(06-20-2013 06:15 PM)johnbragg Wrote: But it got me thinking--why bother with the bowl committees or bowl cities at all? What if two conferences cut a deal, say CUSA and the MAC, to match their last bowl-eligible teams in an on-campus game. Even-numbered years in the CUSA stadium, odd-numbered years in the MAC stadium. The two conferences run the "bowl" jointly.
I wish college football would work like this (and it would result in getting rid of the bowl games and replacing them with something else):
1) 10 regular season games.
2) Conference championship games on Thanksgiving weekend.
3) The Wednesday after Thanksgiving weekend, 16 teams are picked for the playoffs and all other teams are put into groups of three by rank (best 3 remaining teams in the top group, next 3 in the next group, etc). Schools in the same conference or schools that played each other in the current year would not be placed in the same group.

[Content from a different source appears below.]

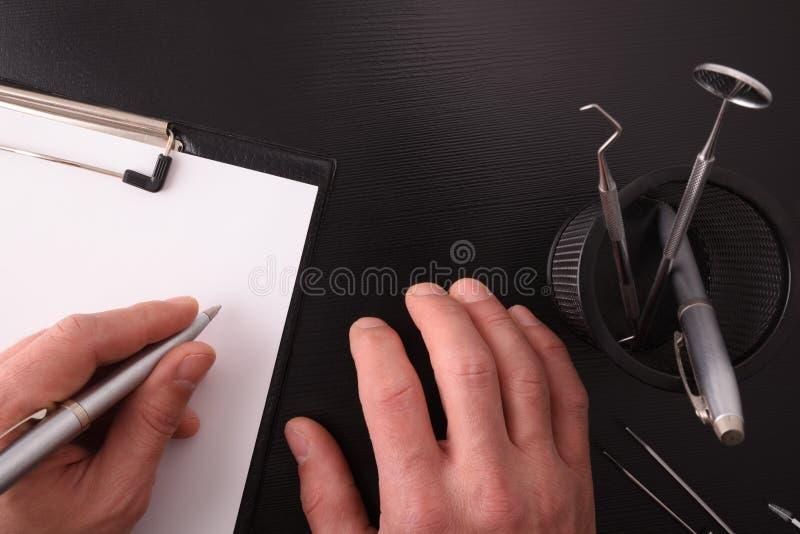 Escritura del doctor del dentista en su opinión de escritorio foto de archivo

4) In December, each team in the groups of three play each other round robin. Each team gets one home and one road game. These games replace the bowl games.
5) The playoffs are played in January.
I call the games in 4) "ladder games".
Under this system, you end up with teams 1-16 determined by the playoff and the rest of the teams ranked by ladder games.
The ladder games:
1) would help determine conference rankings.
2) would be good, entertaining games to watch because all the games would be between teams that were evenly matched.
3) would give every team a special end of year game for recruiting and fundraising and whatever.
4) would give every team at least 12 games and still give us a playoff without playoff teams playing too many games (15 max).
5) would give conference mates a month of cheering for each other in games against other conferences.
I think the above would be much better than what we have now.
If college football did the above, it would "own" Thanksgiving weekend, the Wednesday after Thanksgiving and January (for the playoffs).